We’ve all seen our share of imaginative proof-texting: part of a verse quoted, a passage taken out of context, a meaning dependent on a particular translation… So, it would be no surprise to see a verse pushed forward into a different context. As HWA used to claim, the Bible is a puzzle. The problem is that too many pieces fit together the wrong way, and someone threw away the box with the completed picture on it.
In the anonymous RCG article, How to Make the Sabbath a Delight, there are a few points that may be challenged, but I’d like to look at just one. Specifically, its interpretation of Ex. 35:3, “Do not light a fire in any of your dwellings (NIV)”. This verse follows a command not to work on the Sabbath; following this verse is a request for an offering of materials to build the Tabernacle.
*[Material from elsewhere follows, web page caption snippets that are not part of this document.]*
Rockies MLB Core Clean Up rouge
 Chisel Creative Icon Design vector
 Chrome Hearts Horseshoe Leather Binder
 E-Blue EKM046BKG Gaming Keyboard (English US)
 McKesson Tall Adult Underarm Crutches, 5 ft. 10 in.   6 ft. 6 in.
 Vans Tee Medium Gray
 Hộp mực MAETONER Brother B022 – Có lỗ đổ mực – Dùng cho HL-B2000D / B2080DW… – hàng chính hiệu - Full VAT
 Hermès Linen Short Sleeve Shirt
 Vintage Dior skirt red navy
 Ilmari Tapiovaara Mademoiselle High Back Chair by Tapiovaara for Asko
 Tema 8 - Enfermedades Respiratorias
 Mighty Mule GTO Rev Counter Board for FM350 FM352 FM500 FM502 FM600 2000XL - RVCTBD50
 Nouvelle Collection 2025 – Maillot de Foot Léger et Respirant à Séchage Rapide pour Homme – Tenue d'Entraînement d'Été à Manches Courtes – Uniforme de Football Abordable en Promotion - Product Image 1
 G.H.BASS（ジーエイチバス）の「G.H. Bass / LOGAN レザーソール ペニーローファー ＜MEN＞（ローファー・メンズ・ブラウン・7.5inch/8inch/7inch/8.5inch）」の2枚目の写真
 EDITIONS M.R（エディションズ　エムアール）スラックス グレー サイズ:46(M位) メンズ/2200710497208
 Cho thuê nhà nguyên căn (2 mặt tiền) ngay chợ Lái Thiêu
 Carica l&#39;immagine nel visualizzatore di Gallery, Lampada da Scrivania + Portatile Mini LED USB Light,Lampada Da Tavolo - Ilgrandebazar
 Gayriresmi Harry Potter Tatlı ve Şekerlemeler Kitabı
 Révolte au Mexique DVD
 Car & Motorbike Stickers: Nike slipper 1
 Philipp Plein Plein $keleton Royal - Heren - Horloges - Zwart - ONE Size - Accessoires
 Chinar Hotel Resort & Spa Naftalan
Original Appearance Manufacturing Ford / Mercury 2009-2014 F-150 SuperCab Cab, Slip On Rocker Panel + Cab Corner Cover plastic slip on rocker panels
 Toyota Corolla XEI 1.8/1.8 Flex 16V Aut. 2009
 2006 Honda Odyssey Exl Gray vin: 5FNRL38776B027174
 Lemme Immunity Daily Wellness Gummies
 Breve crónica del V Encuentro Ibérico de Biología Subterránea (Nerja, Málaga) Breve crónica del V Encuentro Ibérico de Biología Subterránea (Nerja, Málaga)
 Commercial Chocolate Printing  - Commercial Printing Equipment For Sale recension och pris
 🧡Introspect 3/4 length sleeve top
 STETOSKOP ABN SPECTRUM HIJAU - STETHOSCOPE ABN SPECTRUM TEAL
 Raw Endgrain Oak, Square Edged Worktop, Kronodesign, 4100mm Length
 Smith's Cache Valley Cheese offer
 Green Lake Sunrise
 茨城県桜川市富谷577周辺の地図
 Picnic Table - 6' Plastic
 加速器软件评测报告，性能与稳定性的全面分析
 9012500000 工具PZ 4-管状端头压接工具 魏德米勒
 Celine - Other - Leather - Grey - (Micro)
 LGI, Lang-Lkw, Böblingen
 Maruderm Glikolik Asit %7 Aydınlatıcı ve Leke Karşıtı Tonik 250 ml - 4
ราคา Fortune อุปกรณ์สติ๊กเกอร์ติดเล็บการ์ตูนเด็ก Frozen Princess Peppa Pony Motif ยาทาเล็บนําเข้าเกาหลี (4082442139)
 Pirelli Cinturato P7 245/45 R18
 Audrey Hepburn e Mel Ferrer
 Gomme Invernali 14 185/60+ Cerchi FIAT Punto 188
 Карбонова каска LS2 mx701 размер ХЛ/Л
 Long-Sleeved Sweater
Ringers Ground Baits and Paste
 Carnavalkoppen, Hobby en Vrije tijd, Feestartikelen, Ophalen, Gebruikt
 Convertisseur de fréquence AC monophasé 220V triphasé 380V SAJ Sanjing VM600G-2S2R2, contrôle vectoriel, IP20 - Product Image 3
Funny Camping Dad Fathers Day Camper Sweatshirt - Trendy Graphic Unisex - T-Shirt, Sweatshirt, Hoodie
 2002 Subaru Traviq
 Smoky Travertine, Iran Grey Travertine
After that, everyone goes off to search their stuff for things to donate.
Referring to the zeal shown by Israel in offering materials, the writer of the article tells us it becomes clear that the verse quoted refers to “industrial fires”. So on the Sabbath, in your house, you can light a candle, light up the barbecue, but don’t fire up your backyard Bessemer convertor. (That may have been a big problem for Sabbath-keepers in China in the 1950s during the Great Leap Forward Backward.)
Since the verse doesn’t mention cooking, the article states that cooking on the Sabbath is okay (but the preparation work should have been done on Friday). In my WCG days, I remember old-timers saying how there used to be sermons on food preparation so that no cooking would necessary on the Sabbath.
If only it was so obvious for observant Jews. The first recorded stoning for Sabbath violation (Num. 15) was for gathering wood (Moffatt “wood for fuel”) and Jewish commentators presume it was intended for kindling a fire. For the traditional two candles lit before the Sabbath, I recall reading that they must be lit at least 18 minutes before sunset. There are discussions in the Talmud on such issues as raking fires that were still burning after sunset, and warming up food that was cooked before the Sabbath. Modern Orthodox Jews have disagreed over such matters as turning on an electric light: is flipping the switch “work” and is lighting the bulb the same as kindling a fire? And can one reheat food in a microwave oven? I guess they didn’t work it out that the verse referred to industrial fires.
It would have been simpler if the article just said not to light a match or lighter – a Biblical reason not to smoke on the Sabbath! As much as I have come to dislike the expression “watering down”, I would say that is what the writer is doing to the Sabbath! Maybe that is why the article is anonymous… As HWA would say, “Where there’s smoke, there’s fire.”